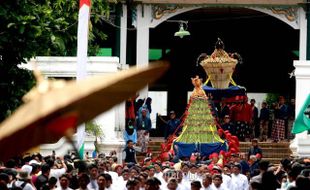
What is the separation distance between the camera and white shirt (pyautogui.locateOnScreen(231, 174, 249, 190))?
18.1 m

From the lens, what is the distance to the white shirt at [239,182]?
18125 millimetres

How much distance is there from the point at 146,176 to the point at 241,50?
64.8 ft

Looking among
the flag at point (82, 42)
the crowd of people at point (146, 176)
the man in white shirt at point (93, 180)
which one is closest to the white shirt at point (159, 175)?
the crowd of people at point (146, 176)

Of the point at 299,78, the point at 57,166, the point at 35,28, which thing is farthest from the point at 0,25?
the point at 299,78

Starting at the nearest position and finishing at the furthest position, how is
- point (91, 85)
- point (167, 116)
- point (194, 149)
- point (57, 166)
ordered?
point (91, 85), point (57, 166), point (194, 149), point (167, 116)

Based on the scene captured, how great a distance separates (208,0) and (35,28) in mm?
15309

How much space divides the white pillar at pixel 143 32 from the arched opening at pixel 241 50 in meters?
4.29

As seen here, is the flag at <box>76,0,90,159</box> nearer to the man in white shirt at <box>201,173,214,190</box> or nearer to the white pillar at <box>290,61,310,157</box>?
the man in white shirt at <box>201,173,214,190</box>

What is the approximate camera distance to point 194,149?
2538 centimetres

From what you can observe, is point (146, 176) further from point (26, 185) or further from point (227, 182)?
point (26, 185)

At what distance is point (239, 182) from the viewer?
59.8 ft

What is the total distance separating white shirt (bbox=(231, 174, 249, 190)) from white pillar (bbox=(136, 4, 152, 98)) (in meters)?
11.3

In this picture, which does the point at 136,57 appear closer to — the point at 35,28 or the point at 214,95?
the point at 214,95

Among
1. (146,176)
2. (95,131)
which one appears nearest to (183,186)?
(146,176)
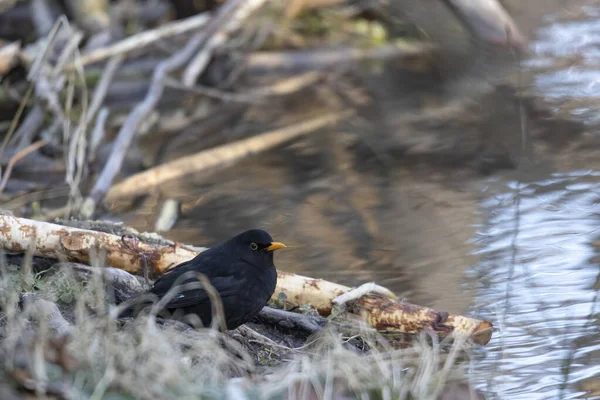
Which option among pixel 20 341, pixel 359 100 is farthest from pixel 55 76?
pixel 20 341

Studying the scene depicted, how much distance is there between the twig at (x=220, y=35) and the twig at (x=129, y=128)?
107 mm

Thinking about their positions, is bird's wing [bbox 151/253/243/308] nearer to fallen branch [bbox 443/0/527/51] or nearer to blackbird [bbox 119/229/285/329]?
blackbird [bbox 119/229/285/329]

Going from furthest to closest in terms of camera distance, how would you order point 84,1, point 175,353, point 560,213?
point 84,1
point 560,213
point 175,353

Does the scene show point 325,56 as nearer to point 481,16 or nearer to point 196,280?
point 481,16

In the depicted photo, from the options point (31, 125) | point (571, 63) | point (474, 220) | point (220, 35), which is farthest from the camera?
point (571, 63)

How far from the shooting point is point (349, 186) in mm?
7758

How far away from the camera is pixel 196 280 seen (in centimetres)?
433

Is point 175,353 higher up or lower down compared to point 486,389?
higher up

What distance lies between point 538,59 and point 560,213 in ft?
15.5

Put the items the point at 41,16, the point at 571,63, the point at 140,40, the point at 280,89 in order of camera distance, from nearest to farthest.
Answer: the point at 140,40
the point at 41,16
the point at 571,63
the point at 280,89

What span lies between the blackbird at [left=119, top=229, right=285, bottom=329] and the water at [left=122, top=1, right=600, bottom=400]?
3.69 feet

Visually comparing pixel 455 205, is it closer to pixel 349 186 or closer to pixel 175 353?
pixel 349 186

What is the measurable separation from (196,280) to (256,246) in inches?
16.8

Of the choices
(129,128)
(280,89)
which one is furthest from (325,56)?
(129,128)
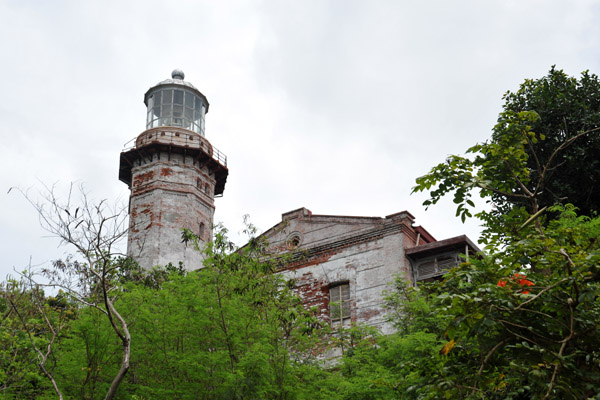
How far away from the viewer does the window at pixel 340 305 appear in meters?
19.8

------------

#### Prompt
Copy out all of the material above word for word, including every answer, and leave out the pictures.

#### Answer below
What is the separation distance between the camera and white shirt (pyautogui.locateOnScreen(231, 174, 249, 190))?
18.1 m

From the lens, what is the distance to the white shirt at [239,182]?
18125 millimetres

How much distance is there from the point at 146,176 to the point at 241,50?
64.8 ft

Looking among
the flag at point (82, 42)
the crowd of people at point (146, 176)
the man in white shirt at point (93, 180)
which one is closest to the white shirt at point (159, 175)?
the crowd of people at point (146, 176)

Of the point at 299,78, the point at 57,166, the point at 35,28, which thing is farthest from the point at 0,25?
the point at 299,78

Starting at the nearest position and finishing at the furthest position, how is
- point (91, 85)
- point (167, 116)
- point (194, 149)
- point (57, 166)
ordered?
point (91, 85), point (57, 166), point (194, 149), point (167, 116)

Based on the scene captured, how great a distance separates (208,0) and (35,28) in mm?
15309

How much space divides the white pillar at pixel 143 32 from the arched opening at pixel 241 50 in meters?
4.29

As seen here, is the flag at <box>76,0,90,159</box> nearer to the man in white shirt at <box>201,173,214,190</box> or nearer to the white pillar at <box>290,61,310,157</box>?
the man in white shirt at <box>201,173,214,190</box>

What is the approximate camera distance to point 194,149?
2538 centimetres

From what you can observe, is point (146, 176) further from point (26, 185) or further from point (227, 182)?
point (26, 185)

At what distance is point (239, 182) from the viewer?
59.8 ft

What is the total distance separating white shirt (bbox=(231, 174, 249, 190)) from white pillar (bbox=(136, 4, 152, 98)) (in meters)?
11.3

In this picture, which does the point at 136,57 appear closer to — the point at 35,28 or the point at 214,95?
the point at 214,95

Among
1. (146,176)
2. (95,131)
which one appears nearest to (183,186)?
(146,176)
Which option among pixel 20 341, pixel 359 100 is farthest from pixel 55 76?
pixel 20 341

Studying the scene depicted, how much distance is there between the twig at (x=220, y=35) and the twig at (x=129, y=128)?
107 mm

Thinking about their positions, is bird's wing [bbox 151/253/243/308] nearer to fallen branch [bbox 443/0/527/51] or nearer to blackbird [bbox 119/229/285/329]?
blackbird [bbox 119/229/285/329]

Going from furthest to closest in terms of camera distance, how would you order point 84,1, point 175,353, point 560,213?
point 84,1
point 560,213
point 175,353

Does the scene show point 325,56 as nearer to point 481,16 or nearer to point 196,280?
point 481,16

In the depicted photo, from the options point (31, 125) | point (571, 63) | point (474, 220) | point (220, 35), which is farthest from the camera?
point (571, 63)

How far from the shooting point is point (349, 186) in mm?
7758

How far away from the camera is pixel 196 280 seen (in centimetres)?
433

Is point 175,353 higher up or lower down compared to point 486,389?
higher up

What distance lies between point 538,59 and point 560,213 in ft?
15.5

Put the items the point at 41,16, the point at 571,63, the point at 140,40, the point at 280,89 in order of camera distance, from nearest to farthest.
Answer: the point at 140,40
the point at 41,16
the point at 571,63
the point at 280,89

What span lies between the blackbird at [left=119, top=229, right=285, bottom=329] and the water at [left=122, top=1, right=600, bottom=400]?
3.69 feet

Visually comparing pixel 455 205, is it closer to pixel 349 186 or closer to pixel 175 353?
pixel 349 186

What is the measurable separation from (196,280) to (256,246) in inches?
16.8

Of the choices
(129,128)
(280,89)
which one is furthest from (325,56)?
(129,128)
How far away from the viewer does the window at pixel 340 305 appear in meters?
19.8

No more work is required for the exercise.